# EXERCISE INPUT start

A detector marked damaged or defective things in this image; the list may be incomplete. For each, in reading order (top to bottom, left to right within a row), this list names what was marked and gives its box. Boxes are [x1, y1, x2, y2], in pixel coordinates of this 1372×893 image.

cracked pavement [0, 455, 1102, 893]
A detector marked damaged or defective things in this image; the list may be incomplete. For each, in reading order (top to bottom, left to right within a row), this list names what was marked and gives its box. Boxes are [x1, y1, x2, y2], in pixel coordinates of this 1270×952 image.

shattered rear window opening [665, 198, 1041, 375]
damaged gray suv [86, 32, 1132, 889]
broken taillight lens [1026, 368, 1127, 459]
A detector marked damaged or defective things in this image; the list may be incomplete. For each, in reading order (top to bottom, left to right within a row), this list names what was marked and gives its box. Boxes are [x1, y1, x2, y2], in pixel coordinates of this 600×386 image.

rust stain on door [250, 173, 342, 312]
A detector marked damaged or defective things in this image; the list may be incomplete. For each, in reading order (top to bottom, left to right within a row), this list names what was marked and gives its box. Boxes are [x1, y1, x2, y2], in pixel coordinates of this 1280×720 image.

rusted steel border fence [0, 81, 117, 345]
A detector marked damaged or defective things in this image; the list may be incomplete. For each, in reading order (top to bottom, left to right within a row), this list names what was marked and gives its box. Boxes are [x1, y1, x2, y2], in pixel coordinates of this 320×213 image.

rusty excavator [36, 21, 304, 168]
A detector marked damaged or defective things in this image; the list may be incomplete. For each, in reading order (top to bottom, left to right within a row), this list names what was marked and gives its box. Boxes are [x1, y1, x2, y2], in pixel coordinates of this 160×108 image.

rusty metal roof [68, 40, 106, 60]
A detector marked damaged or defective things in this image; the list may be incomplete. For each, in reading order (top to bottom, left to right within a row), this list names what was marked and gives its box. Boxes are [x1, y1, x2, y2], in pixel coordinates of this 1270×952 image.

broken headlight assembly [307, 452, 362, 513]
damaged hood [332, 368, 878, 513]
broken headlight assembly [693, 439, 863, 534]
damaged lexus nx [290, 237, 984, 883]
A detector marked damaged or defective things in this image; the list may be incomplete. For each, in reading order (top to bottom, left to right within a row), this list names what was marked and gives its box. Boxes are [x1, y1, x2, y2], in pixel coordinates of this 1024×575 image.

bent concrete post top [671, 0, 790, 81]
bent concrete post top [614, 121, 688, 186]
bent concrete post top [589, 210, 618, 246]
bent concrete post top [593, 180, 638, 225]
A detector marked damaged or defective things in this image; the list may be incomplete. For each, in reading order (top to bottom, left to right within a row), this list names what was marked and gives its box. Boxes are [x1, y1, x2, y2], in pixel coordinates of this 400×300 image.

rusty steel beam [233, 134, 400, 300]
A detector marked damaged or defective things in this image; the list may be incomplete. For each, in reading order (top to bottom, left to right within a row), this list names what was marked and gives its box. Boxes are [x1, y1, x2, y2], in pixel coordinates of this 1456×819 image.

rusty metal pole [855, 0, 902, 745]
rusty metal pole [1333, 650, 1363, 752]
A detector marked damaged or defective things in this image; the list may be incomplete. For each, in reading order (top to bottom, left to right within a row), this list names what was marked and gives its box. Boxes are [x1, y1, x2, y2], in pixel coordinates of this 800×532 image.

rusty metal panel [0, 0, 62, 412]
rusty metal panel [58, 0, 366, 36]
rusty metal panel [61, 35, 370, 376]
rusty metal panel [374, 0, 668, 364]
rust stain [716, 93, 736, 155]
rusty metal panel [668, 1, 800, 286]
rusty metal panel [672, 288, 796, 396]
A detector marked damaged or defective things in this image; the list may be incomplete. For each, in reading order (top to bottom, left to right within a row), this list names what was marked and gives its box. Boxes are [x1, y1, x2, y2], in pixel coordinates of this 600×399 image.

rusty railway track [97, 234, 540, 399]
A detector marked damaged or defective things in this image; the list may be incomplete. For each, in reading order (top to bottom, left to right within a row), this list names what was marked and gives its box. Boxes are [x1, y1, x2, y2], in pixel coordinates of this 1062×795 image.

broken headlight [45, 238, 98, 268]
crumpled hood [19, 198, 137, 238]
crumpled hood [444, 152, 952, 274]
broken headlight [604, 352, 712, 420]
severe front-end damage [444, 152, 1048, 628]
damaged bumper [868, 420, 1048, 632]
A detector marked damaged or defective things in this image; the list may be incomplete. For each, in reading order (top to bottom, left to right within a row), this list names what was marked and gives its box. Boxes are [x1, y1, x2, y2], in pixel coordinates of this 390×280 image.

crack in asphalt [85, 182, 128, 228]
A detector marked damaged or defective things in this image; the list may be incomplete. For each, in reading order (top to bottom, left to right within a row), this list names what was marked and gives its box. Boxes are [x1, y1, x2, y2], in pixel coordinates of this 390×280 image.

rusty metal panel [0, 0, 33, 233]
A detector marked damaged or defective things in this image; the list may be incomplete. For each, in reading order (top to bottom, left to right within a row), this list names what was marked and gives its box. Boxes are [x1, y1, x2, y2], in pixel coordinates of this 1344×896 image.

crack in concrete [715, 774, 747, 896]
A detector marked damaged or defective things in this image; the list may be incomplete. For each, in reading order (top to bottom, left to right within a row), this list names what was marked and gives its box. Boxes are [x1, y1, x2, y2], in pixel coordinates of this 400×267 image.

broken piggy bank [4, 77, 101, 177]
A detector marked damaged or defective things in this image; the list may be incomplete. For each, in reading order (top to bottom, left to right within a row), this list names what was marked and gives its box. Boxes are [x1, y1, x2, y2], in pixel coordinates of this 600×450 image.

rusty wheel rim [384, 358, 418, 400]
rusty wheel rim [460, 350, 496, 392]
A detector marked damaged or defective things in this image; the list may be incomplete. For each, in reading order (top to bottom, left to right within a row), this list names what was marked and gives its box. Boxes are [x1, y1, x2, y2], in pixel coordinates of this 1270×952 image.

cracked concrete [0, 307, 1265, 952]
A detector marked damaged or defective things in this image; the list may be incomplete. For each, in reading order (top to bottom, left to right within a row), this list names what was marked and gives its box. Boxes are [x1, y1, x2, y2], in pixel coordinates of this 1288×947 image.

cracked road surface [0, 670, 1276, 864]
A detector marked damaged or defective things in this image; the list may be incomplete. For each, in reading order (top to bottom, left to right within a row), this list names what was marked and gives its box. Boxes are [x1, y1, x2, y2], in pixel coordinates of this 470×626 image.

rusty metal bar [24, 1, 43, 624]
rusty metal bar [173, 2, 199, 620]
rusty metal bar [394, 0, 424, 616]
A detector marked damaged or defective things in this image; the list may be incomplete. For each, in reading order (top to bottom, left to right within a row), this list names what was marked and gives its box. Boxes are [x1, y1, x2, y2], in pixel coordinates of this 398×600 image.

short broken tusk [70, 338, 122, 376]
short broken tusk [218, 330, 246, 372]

# EXERCISE INPUT end

■ **PROMPT**
Format the records above as a two-column CSV with the header row request,answer, one row for each record. Put the record's text in the request column and its answer in the answer column, with each field quoted and every line break replaced by a space.

■ **ANSWER TO THE TASK**
request,answer
"A detector marked damaged or defective things in this image; the list may be incomplete. For each, in reading order (top to bottom, left to right within a row), this list names what was marked and gives its box. Boxes are [x1, y1, x2, y2], in pixel coordinates of this 1372×893 image.","cracked pavement [0, 455, 1102, 893]"
"A detector marked damaged or defective things in this image; the list may be incomplete. For each, in reading order (top to bottom, left to right within a row), this list names what was marked and gives its box. Boxes are [x1, y1, x2, y2], in pixel coordinates of this 1270×952 image.","shattered rear window opening [665, 198, 1041, 375] damaged gray suv [86, 32, 1132, 889] broken taillight lens [1026, 368, 1127, 459]"
"A detector marked damaged or defective things in this image; the list may be incomplete. For each, in reading order (top to bottom, left to right within a row), this list names what was marked and gives its box. Boxes are [x1, y1, x2, y2], in pixel coordinates of this 600×386 image.","rust stain on door [250, 173, 342, 312]"
"A detector marked damaged or defective things in this image; the list may be incomplete. For each, in reading order (top to bottom, left to right within a row), this list names what was marked and gives its box. Boxes are [x1, y1, x2, y2], in pixel coordinates of this 1280×720 image.","rusted steel border fence [0, 81, 117, 345]"
"A detector marked damaged or defective things in this image; the list may be incomplete. For each, in reading order (top to bottom, left to right within a row), this list names what was marked and gives its box. Boxes are [x1, y1, x2, y2], in pixel coordinates of this 320×213 image.","rusty excavator [36, 21, 304, 168]"
"A detector marked damaged or defective things in this image; the list may be incomplete. For each, in reading order (top to bottom, left to right within a row), this list names what was marked and gives its box. Boxes are [x1, y1, x2, y2], in pixel coordinates of this 160×108 image.","rusty metal roof [68, 40, 106, 60]"
"A detector marked damaged or defective things in this image; the list may be incomplete. For each, in reading order (top to bottom, left to right within a row), this list names what was marked and gives its box. Boxes are [x1, y1, x2, y2], in pixel coordinates of this 1270×952 image.","broken headlight assembly [307, 452, 362, 513] damaged hood [332, 368, 878, 513] broken headlight assembly [693, 439, 863, 534] damaged lexus nx [290, 237, 984, 883]"
"A detector marked damaged or defective things in this image; the list may be incomplete. For each, in reading order (top to bottom, left to right within a row), this list names what was marked and gives its box. Boxes are [x1, y1, x2, y2], in pixel coordinates of this 1024×575 image.","bent concrete post top [671, 0, 790, 81] bent concrete post top [614, 121, 688, 186] bent concrete post top [589, 210, 618, 246] bent concrete post top [593, 180, 638, 225]"
"A detector marked damaged or defective things in this image; the list may be incomplete. For each, in reading order (top to bottom, left to right within a row), this list names what was marked and gives its box. Boxes are [x1, y1, x2, y2], in pixel coordinates of this 400×300 image.","rusty steel beam [233, 134, 400, 300]"
"A detector marked damaged or defective things in this image; the list may be incomplete. For each, in reading order (top to bottom, left to right within a row), this list names what was marked and gives its box. Boxes are [x1, y1, x2, y2], in pixel coordinates of this 1456×819 image.","rusty metal pole [855, 0, 902, 745] rusty metal pole [1333, 650, 1363, 752]"
"A detector marked damaged or defective things in this image; the list may be incomplete. For each, in reading order (top to bottom, left to right within a row), this list names what was marked and gives its box. Boxes are [x1, y1, x2, y2], in pixel coordinates of this 800×532 image.","rusty metal panel [0, 0, 62, 412] rusty metal panel [58, 0, 366, 36] rusty metal panel [61, 35, 370, 376] rusty metal panel [374, 0, 668, 364] rust stain [716, 93, 736, 155] rusty metal panel [668, 1, 800, 286] rusty metal panel [672, 288, 796, 396]"
"A detector marked damaged or defective things in this image; the list may be incomplete. For each, in reading order (top to bottom, left to right within a row), this list names what was marked and gives its box. Boxes are [x1, y1, x2, y2], in pixel coordinates of this 600×399 image.","rusty railway track [97, 234, 540, 399]"
"A detector marked damaged or defective things in this image; the list may be incomplete. For each, in reading order (top to bottom, left to right within a row), this list names what was marked and gives its box. Boxes are [x1, y1, x2, y2], in pixel coordinates of this 1062×795 image.","broken headlight [45, 238, 98, 268] crumpled hood [19, 198, 137, 238] crumpled hood [444, 152, 952, 274] broken headlight [604, 352, 712, 420] severe front-end damage [444, 152, 1048, 628] damaged bumper [868, 420, 1048, 632]"
"A detector marked damaged or defective things in this image; the list may be incomplete. For each, in reading order (top to bottom, left to right within a row), this list names what was marked and gives its box. Boxes are [x1, y1, x2, y2], in pixel coordinates of this 390×280 image.","crack in asphalt [85, 182, 128, 228]"
"A detector marked damaged or defective things in this image; the list may be incomplete. For each, in reading order (top to bottom, left to right within a row), this list names what was marked and gives its box. Boxes are [x1, y1, x2, y2], in pixel coordinates of this 390×280 image.","rusty metal panel [0, 0, 33, 233]"
"A detector marked damaged or defective things in this image; the list may be incomplete. For each, in reading order (top to bottom, left to right within a row), this list names what was marked and gives its box. Boxes are [x1, y1, x2, y2], in pixel coordinates of this 1344×896 image.","crack in concrete [715, 774, 747, 896]"
"A detector marked damaged or defective things in this image; the list may be incomplete. For each, in reading order (top to bottom, left to right within a row), this list names what was marked and gives its box. Boxes are [x1, y1, x2, y2], in pixel coordinates of this 400×267 image.","broken piggy bank [4, 77, 101, 177]"
"A detector marked damaged or defective things in this image; the list may be incomplete. For each, in reading order (top to bottom, left to right within a row), this list names what was marked and gives its box. Boxes are [x1, y1, x2, y2], in pixel coordinates of this 600×450 image.","rusty wheel rim [384, 358, 418, 400] rusty wheel rim [460, 350, 496, 392]"
"A detector marked damaged or defective things in this image; the list may be incomplete. For each, in reading order (top to bottom, left to right within a row), this list names what was marked and gives its box. Boxes are [x1, y1, x2, y2], in pixel coordinates of this 1270×952 image.","cracked concrete [0, 307, 1265, 952]"
"A detector marked damaged or defective things in this image; the list may be incomplete. For each, in reading order (top to bottom, left to right within a row), this list names what was marked and gives its box. Boxes are [x1, y1, x2, y2], in pixel coordinates of this 1288×947 image.","cracked road surface [0, 670, 1276, 864]"
"A detector marked damaged or defective things in this image; the list may be incomplete. For each, in reading order (top to bottom, left to right within a row), this list names what was marked and gives its box. Boxes are [x1, y1, x2, y2], in pixel coordinates of this 470×626 image.","rusty metal bar [24, 1, 43, 624] rusty metal bar [173, 2, 199, 620] rusty metal bar [394, 0, 424, 616]"
"A detector marked damaged or defective things in this image; the list may be incomplete. For each, in reading order (top to bottom, left to right within a row), this list names what was marked and gives its box. Boxes are [x1, y1, x2, y2], in pixel coordinates of this 398×600 image.","short broken tusk [70, 338, 122, 376] short broken tusk [218, 330, 246, 372]"